TO BE DONE ▸
[A] Please reproduce word for word the passage of the essay on WWII stories starting at "I enjoyed and" and ending at "be an angel.".
[B] Pick up the essay on WWII stories after its final sentence and carry it on.

A story about WWII: the good, the bad, and the weak

Complexity and ambiguity: hallmarks of great art
Complexity and ambiguity: hallmarks of great art

Over the last several weeks I’ve read a novel, watched a film, and attended a play all set in WWII — specifically, the Nazi occupation of Guernsey and Normandy. Given that Schindler’s List and Life is Beautiful put me into a sort of perpetual hangover with Nazi films, the experience has been unusual.

How did it come about? The novel was All the Light We Cannot See by Anthony Doerr, and it was for a book club. The film was The Guernsey Literary & Potato Peel Pie Society, and it was recommended by a friend and had “literary” in the title, so I was in. The play was Gabriel.

I enjoyed and happily recommend all three, but I’m not giving up my avoidance of movies with Nazis. The thing is, Nazis are a perfect foil for absolutely every kind of evil ever perpetrated, world without end, amen. A foil so universal isn’t that useful in terms of storytelling, and often leads to shortcuts.

A story about WWII has three kinds of people: the good people who are completely pure and never compromise; the bad people, who are pitch-black; and the weak people who compromise (but still deserve to die because everyone knows with 20/20 hindsight that it’s better to die than cooperate with Nazis).

Both Guernsey and Gabriel struggle against this reductionism, each somewhat successfully. The film has one good German who isn’t “really” a Nazi. The play has a mysterious and perhaps mystical character who might be English, might be German, and might be an angel.

Gabriel

The novel is a masterpiece of complexity and ambiguity, and avoids reductionism by seeing through the eyes of two children trying to make sense of their worlds.

Rows from a dataset of spatial reasoning:
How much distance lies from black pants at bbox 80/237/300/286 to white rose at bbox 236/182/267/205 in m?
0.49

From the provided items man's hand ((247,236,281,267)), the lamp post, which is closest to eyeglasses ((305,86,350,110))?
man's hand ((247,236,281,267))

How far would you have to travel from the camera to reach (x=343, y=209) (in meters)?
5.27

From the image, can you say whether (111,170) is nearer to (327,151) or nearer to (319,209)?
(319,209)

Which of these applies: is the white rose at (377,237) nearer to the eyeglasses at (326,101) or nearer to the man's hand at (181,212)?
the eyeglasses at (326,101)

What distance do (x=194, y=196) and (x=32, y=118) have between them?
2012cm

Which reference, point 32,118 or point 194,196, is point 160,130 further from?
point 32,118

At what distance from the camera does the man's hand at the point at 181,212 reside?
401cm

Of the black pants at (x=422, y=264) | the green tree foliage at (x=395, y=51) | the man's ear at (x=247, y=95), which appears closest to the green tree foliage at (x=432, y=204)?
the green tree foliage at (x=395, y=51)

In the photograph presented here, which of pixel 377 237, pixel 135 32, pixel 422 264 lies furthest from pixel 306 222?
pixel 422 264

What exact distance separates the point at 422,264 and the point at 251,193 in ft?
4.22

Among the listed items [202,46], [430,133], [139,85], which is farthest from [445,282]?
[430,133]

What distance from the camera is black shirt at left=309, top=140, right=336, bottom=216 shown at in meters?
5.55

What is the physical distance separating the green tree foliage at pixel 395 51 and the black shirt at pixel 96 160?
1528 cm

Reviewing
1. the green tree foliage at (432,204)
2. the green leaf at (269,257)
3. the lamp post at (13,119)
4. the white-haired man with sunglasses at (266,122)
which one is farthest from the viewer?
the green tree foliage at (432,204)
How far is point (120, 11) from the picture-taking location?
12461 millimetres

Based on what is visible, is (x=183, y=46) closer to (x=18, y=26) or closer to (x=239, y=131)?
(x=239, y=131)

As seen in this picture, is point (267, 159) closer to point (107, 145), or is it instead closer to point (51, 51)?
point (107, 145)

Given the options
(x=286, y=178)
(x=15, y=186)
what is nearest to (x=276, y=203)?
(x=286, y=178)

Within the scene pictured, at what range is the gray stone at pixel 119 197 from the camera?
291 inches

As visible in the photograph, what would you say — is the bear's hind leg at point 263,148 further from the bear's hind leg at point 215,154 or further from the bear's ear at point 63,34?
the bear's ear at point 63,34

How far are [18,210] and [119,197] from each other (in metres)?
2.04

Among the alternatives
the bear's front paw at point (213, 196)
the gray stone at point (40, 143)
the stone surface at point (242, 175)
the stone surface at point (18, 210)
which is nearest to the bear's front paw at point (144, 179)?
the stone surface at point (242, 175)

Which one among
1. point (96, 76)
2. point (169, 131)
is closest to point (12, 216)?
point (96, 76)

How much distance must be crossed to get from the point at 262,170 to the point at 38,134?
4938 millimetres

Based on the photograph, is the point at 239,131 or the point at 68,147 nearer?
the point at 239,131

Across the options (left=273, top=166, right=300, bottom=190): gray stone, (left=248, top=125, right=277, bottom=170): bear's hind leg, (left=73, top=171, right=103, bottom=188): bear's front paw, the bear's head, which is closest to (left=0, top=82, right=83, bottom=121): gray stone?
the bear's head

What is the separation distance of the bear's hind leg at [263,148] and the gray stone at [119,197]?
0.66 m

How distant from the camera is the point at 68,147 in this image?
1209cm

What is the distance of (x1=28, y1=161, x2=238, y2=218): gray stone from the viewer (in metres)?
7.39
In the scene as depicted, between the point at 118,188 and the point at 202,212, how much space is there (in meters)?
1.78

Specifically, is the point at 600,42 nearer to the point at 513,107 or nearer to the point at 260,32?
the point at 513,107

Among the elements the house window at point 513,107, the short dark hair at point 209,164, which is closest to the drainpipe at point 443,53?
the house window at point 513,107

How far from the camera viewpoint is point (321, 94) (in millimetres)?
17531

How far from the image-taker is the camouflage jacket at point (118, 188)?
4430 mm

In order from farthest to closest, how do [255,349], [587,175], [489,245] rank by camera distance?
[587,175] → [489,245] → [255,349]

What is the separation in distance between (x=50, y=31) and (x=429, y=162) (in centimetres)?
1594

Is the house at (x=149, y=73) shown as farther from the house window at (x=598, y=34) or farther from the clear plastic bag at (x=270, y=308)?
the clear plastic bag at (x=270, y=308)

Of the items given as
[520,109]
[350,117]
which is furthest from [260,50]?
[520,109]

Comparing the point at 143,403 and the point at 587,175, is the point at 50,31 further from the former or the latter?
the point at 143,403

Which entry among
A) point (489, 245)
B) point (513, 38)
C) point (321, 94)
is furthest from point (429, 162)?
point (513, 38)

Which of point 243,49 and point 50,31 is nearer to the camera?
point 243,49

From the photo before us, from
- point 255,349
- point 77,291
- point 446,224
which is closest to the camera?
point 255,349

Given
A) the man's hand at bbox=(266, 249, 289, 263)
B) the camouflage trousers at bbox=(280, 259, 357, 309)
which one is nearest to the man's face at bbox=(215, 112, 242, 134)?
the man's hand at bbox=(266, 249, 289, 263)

EXERCISE ANSWERS ▸
[A]
I enjoyed and happily recommend all three, but I’m not giving up my avoidance of movies with Nazis. The thing is, Nazis are a perfect foil for absolutely every kind of evil ever perpetrated, world without end, amen. A foil so universal isn’t that useful in terms of storytelling, and often leads to shortcuts.

A story about WWII has three kinds of people: the good people who are completely pure and never compromise; the bad people, who are pitch-black; and the weak people who compromise (but still deserve to die because everyone knows with 20/20 hindsight that it’s better to die than cooperate with Nazis).

Both Guernsey and Gabriel struggle against this reductionism, each somewhat successfully. The film has one good German who isn’t “really” a Nazi. The play has a mysterious and perhaps mystical character who might be English, might be German, and might be an angel.

[B]
Complexity and ambiguity are hallmarks of great art. The acknowledgement of the complexity and ambiguity in the world are necessary for civilization: for a balanced view of history, for bracing and civil political discourse, for justice, even for simple neighborliness.

A certain Princeton professor of jurisprudence is in the habit of asking his students if they would have opposed the Nazis. Unsurprisingly, 100 percent say they would have. Then he asks them, “When is the last time, if ever, that you uttered an opinion that sparked disapproval by your peers?” Many hands shoot up.

He then asks, has your stance cost you, socially or legally? Have you lost friends? (hands begin to go down); been barred from clubs? fired from a job? denied a job? sued in court? By this time, all hands are down. And he finally asks, imprisoned? starved? tortured?

We’re not a hearty bunch, folks. If you really think fascism is threatening this country, shouldn’t you be doing more than posting on social media?

Gabriel plays at North Coast Rep through March 24.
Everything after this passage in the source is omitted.